Deborah Kenny talks a lot about passion — the passion for teaching, for reading and for learning. She has it. She wants all of her teachers to have it. Above all, she wants her students to have it.
Ms. Kenny has created three phenomenally successful charter schools in Harlem and is in the process of creating more. She’s gotten a great deal of national attention. But for all the talk about improving schools in this country, she thinks we tend to miss the point more often than not.
There is an overemphasis on “the program elements,” she said, “things like curriculum and class size and school size and the longer day.”
She understood in 2001, when she was planning the first of the schools that have come to be known as the Harlem Village Academies, that none of those program elements were nearly as important as the quality of the teaching in the schools.
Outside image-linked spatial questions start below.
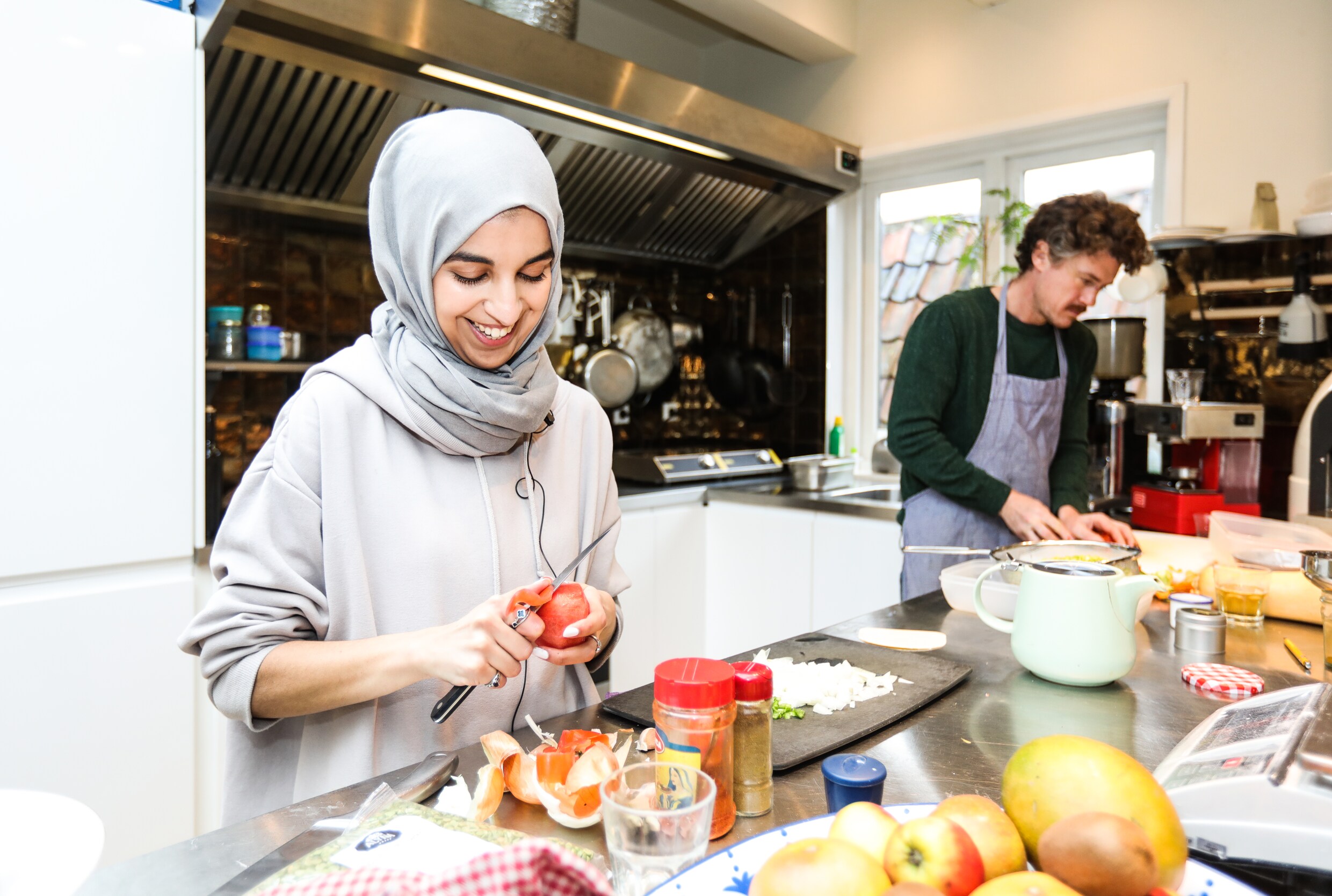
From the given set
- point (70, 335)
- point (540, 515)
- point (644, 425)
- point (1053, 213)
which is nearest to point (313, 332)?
point (70, 335)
“If you had an amazing teacher who was talented and passionate and given the freedom and support to teach well,” she said, “that was just 100 times more important than anything else.”
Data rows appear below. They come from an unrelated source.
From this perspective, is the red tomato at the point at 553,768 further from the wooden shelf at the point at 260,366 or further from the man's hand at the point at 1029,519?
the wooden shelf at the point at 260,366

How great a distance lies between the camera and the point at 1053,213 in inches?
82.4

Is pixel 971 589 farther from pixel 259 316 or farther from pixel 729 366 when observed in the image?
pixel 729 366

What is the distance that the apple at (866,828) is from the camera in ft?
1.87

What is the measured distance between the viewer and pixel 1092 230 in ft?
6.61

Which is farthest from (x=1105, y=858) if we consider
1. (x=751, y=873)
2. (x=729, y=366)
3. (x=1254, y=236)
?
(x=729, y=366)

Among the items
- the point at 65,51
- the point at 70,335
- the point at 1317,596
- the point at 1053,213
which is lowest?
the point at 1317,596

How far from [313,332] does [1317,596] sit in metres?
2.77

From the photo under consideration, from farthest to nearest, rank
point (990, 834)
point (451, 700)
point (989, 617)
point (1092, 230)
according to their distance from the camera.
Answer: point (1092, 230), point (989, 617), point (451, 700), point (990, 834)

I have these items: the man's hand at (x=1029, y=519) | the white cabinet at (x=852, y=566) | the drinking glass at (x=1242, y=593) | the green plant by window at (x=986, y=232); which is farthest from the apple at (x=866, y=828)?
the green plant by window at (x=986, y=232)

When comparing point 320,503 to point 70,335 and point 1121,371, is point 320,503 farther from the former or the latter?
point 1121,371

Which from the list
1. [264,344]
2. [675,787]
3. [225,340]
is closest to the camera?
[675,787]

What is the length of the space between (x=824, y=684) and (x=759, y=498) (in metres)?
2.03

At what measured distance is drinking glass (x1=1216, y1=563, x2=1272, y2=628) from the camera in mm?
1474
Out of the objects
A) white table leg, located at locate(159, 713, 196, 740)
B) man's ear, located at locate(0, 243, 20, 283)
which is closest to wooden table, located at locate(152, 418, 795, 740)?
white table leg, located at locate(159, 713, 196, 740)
This emphasis on program elements is one of the main reasons it has been so difficult to repeat the successes of outstanding schools. As Ms. Kenny put it, “They were trying to replicate programs instead of trying to develop people.”
It’s not that the program elements are unimportant.
When I visited a Harlem Village Academy middle school on First Avenue, the first thing I noticed was an apparent paradox: There was a great deal of energy and excitement in the school but not much noise, not even when children were changing classes. The school day is longer. The curriculum is carefully thought out. And discipline is obviously important. Youngsters are not allowed to make fun of one another. And there is no fighting.
When I asked one boy why there were no fights in the school, he replied, “Because it’s not allowed.”
Ms. Kenny’s point is that these programmatic, structural elements in the schools are just the starting points, the foundation that supports the essential mission of any school: to teach.
“I became obsessed with how to develop great teachers,” she said.
The first step in that complex, difficult process is to create a school environment that has standards high enough and challenging enough to appeal to very good people. “You put all of your focus on finding great people,” said Ms. Kenny, “and you establish a culture that helps them constantly learn and grow and become better at what they do. You have to provide a community in the school that supports and respects teachers. And you have to give them the kind of freedom that allows their passion for teaching to flourish.
“We’ve created a culture that brings out the passion of the teachers and they bring out the passion of the kids.”